ASCI leads trips regardless of the weather with the exception of weather conditions deemed dangerous by ASCI staff. Dangerous conditions include but are not limited to electrical storms, high winds, extremely cold temperatures and other severe weather conditions. Should severe weather conditions occur within the first hour of your trip, the trip may be delayed or rescheduled. Severe conditions occurring after the first hour will result in a delay and we will attempt to complete the full duration of your trip. If the severe weather occurs during the last 30 minutes of your scheduled trip, it will be considered a full trip. Sorry, refunds or rain checks are not offered for weather related events.

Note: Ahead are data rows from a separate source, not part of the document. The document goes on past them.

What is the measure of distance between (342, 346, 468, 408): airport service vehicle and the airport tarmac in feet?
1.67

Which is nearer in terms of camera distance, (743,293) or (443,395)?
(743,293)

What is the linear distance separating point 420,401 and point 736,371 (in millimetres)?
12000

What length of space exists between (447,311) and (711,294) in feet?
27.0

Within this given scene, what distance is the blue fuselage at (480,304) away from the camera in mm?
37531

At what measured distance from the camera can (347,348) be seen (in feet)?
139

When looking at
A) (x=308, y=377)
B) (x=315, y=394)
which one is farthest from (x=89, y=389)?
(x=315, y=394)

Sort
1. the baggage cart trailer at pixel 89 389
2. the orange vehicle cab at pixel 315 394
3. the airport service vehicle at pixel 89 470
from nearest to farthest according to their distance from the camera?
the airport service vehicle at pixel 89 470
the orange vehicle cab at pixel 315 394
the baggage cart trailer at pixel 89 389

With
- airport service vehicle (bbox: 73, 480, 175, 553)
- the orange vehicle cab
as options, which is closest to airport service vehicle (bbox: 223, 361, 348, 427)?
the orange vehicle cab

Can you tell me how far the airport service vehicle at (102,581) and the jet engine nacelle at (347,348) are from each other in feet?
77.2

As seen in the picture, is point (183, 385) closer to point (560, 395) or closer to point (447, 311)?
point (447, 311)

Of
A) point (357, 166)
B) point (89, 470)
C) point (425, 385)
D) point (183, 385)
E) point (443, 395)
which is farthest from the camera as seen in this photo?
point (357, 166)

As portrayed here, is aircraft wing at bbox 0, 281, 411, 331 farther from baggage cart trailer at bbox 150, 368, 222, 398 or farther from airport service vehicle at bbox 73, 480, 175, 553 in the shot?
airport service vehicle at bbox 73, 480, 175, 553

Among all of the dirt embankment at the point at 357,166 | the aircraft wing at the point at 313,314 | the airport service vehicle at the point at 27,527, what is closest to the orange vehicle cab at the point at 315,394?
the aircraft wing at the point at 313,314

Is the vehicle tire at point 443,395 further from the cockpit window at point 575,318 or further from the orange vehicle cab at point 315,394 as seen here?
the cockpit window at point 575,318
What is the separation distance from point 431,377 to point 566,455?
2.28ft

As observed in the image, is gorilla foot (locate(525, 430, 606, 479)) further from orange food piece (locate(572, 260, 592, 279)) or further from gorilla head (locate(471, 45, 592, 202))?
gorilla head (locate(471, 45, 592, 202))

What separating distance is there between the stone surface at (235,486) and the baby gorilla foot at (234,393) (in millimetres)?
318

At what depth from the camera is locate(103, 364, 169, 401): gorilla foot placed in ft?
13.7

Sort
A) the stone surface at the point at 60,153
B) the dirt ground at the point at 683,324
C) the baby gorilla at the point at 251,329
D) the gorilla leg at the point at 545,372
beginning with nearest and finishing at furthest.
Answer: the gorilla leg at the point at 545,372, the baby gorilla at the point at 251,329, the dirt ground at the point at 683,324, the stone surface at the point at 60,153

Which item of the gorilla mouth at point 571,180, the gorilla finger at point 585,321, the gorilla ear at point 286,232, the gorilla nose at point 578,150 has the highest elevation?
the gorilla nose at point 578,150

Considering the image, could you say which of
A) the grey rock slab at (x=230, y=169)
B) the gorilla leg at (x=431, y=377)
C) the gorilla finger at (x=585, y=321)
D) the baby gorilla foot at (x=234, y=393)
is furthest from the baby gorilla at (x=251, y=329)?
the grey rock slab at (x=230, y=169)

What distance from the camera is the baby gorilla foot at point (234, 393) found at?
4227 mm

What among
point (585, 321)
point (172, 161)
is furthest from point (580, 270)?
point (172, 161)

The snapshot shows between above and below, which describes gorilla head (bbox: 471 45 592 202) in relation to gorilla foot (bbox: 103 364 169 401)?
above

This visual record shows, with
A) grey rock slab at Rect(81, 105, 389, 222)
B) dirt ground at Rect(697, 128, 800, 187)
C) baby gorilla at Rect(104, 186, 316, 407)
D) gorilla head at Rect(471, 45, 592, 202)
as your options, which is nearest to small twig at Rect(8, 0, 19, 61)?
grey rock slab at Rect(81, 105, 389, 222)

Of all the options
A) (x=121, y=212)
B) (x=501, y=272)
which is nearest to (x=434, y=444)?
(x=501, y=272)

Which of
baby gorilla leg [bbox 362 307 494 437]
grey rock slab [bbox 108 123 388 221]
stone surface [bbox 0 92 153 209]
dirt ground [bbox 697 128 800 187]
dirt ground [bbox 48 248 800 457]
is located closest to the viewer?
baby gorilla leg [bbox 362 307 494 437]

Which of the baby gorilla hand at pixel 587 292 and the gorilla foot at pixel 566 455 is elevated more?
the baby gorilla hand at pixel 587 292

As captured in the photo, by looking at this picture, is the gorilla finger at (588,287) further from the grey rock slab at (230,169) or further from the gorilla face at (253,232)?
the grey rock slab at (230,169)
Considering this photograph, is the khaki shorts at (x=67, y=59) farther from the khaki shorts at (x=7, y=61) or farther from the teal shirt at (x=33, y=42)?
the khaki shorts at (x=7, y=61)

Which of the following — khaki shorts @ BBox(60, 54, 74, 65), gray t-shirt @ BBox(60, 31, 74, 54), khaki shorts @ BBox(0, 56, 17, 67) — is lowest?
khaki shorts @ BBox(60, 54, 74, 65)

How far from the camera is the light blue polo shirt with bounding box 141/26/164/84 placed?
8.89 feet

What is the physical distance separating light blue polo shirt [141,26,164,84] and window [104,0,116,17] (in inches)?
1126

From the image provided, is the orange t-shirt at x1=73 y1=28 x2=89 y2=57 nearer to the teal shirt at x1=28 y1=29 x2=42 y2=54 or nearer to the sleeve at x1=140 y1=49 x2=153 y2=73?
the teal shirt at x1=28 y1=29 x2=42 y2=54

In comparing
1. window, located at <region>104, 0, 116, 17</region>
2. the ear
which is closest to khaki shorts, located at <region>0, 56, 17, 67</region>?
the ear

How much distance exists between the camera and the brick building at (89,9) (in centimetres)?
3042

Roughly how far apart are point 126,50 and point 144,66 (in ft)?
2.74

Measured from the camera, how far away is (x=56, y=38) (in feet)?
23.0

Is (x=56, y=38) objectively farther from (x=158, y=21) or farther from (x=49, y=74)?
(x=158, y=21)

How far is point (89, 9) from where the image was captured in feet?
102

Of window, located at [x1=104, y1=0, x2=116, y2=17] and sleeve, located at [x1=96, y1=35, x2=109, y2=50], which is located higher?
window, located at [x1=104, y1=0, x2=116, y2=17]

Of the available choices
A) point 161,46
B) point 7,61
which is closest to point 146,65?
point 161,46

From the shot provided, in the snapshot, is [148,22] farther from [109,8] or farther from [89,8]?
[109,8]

What time should I arrive for a rafting trip?

We ask all clients to arrive 30 minutes prior to trip start time – this is to ensure enough time to prepare for the trip. Any clients arriving late run the risk of being put on stand-by for the next available trip or missing their trip and losing deposit (see cancellations above).

What should I wear while rafting or climbing?

Rafting – be prepared to get wet (where a bathing suit and/or synthetic layers), and if it is windy you will need to wear a splash jacket or some kind of shell to stay warm. Comfort wear is available to rent for $12 – this includes neoprene booties, a wetsuit, and a splash jacket. All rafters must wear shoes – no crocs, open-toed sandals or flip flops.

Climbing – bring layers and a wind shell to stay warm (if weather is cool). Climbing requires that you wear a harness, and it works best with long pants. Climbing shoes are provided.